● YOUR TASK
Copy the lines below word for word, leaving out the pictures.

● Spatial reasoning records

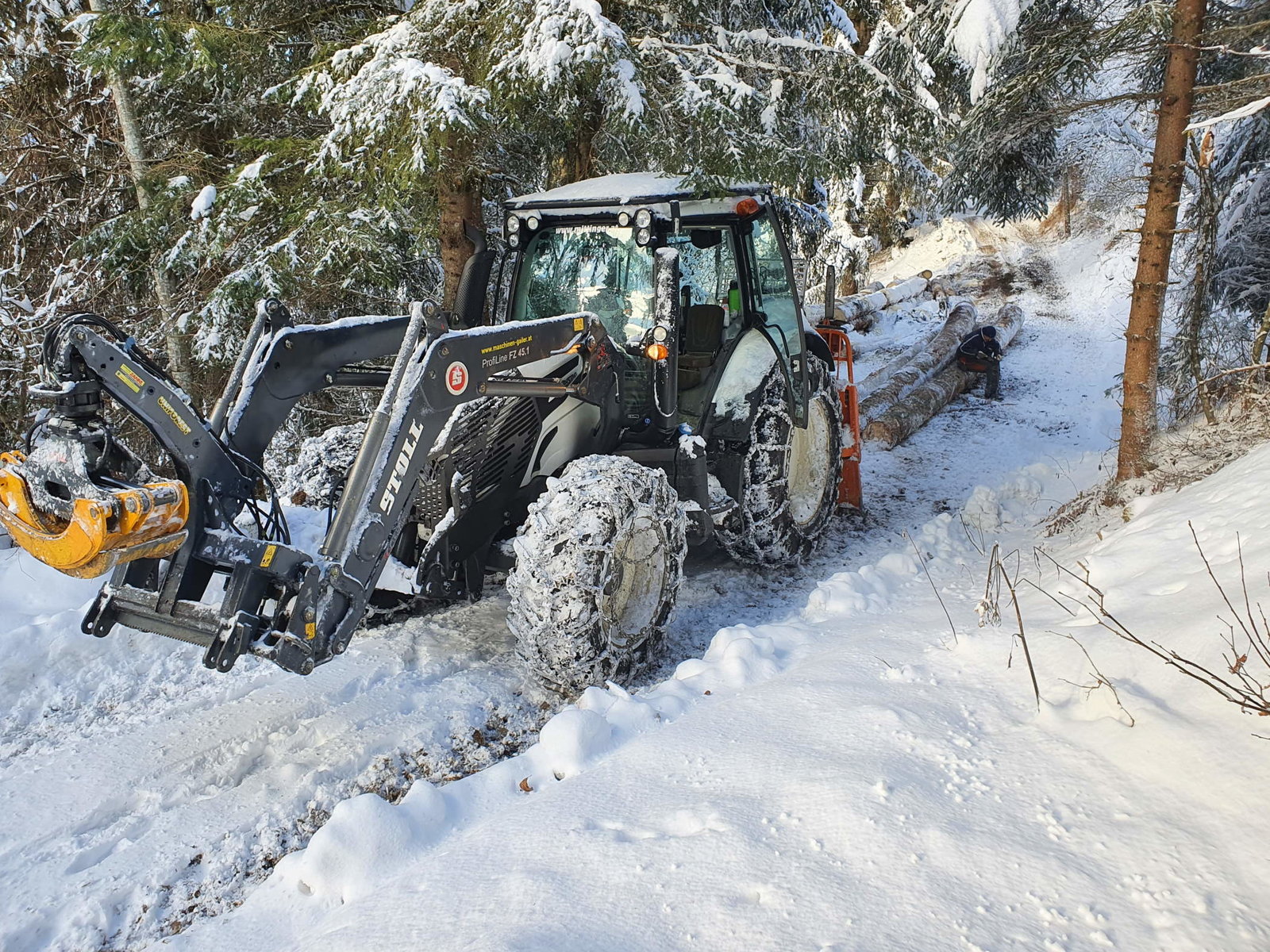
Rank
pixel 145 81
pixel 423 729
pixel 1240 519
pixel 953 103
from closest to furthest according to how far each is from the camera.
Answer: pixel 423 729 < pixel 1240 519 < pixel 953 103 < pixel 145 81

● RESULT OF THIS TASK
Rank
pixel 145 81
pixel 423 729
pixel 1240 519
pixel 953 103
from closest to furthest according to how far each is from the camera.
Answer: pixel 423 729 < pixel 1240 519 < pixel 953 103 < pixel 145 81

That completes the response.